▸ **Source document**

[START]

Supreme Court Will Decide Whether Homeless People Should Be Treated Humanely, or Instead as a Criminal Menace

Advocates for the unhoused in Bucks County weigh in on what this decision could mean for our most vulnerable community members.
Photo by Diane Nilan.

Earlier this week, the United State Supreme Court heard arguments in the case of Grants Pass v Johnson. Grants Pass, a small city in Oregon with fewer than 40,000 residents has all but built its reputation on removing people experiencing homelessness, first to other locales and more recently to jail. Years ago, Grants Pass supplied bus tickets for those without addresses. According to testimony Monday, often the municipalities the individuals were removed to, just sent them back.

Grants Pass leaders then passed an ordinance fining residents up to $295 per offense for public sleeping. During Monday’s hearing, Justice Sonia Sotomayer asked, “If a homeless person had that kind of money, wouldn’t they use a hotel?” Sotomayer inferred that persons experiencing homelessness clearly were set up for failure when they could not afford the fines.

[END]

▸ **Provided data**
[START]

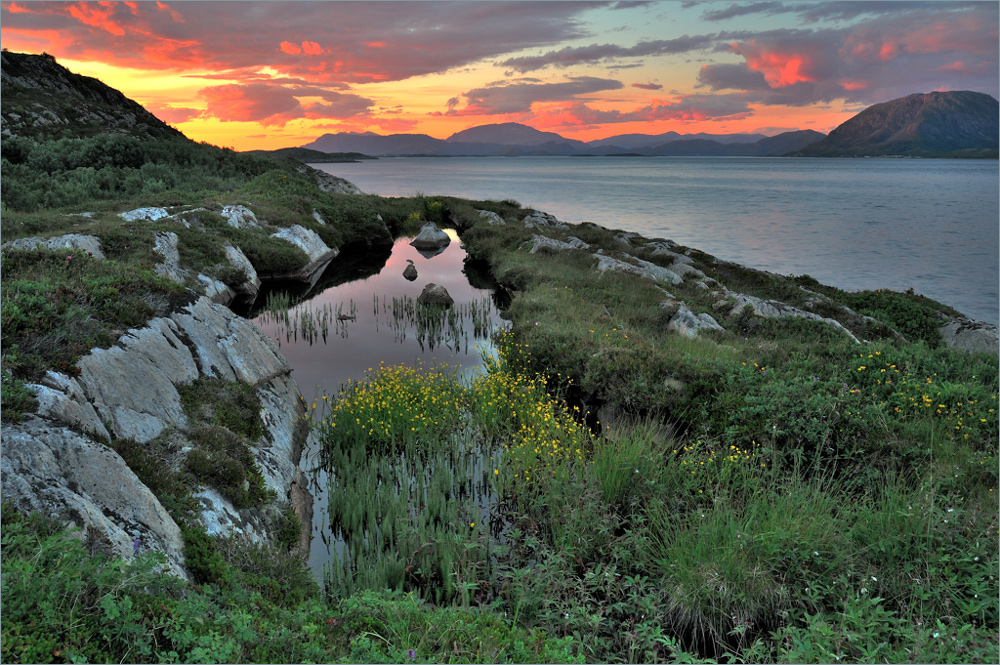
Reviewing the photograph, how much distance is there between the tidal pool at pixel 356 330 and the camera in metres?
15.1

[END]

▸ **Tasks to complete**
- a) Copy the part of the article on Grants Pass v Johnson that starts with "Earlier this week, the" and goes on through "sent them back.".
- b) Rewrite more briefly the paragraph of the article on Grants Pass v Johnson that begins "Earlier this week, the United State Supreme Court", keeping its main facts.

▸ **Results by task**
- a)
Earlier this week, the United State Supreme Court heard arguments in the case of Grants Pass v Johnson. Grants Pass, a small city in Oregon with fewer than 40,000 residents has all but built its reputation on removing people experiencing homelessness, first to other locales and more recently to jail. Years ago, Grants Pass supplied bus tickets for those without addresses. According to testimony Monday, often the municipalities the individuals were removed to, just sent them back.

- b) Earlier this week, the U.S. Supreme Court heard arguments in Grants Pass v Johnson. Grants Pass is an Oregon city of fewer than 40,000 residents that is known for removing people experiencing homelessness. Years ago it gave them bus tickets to other places, which, according to Monday's testimony, often sent them back. More recently it has sent them to jail.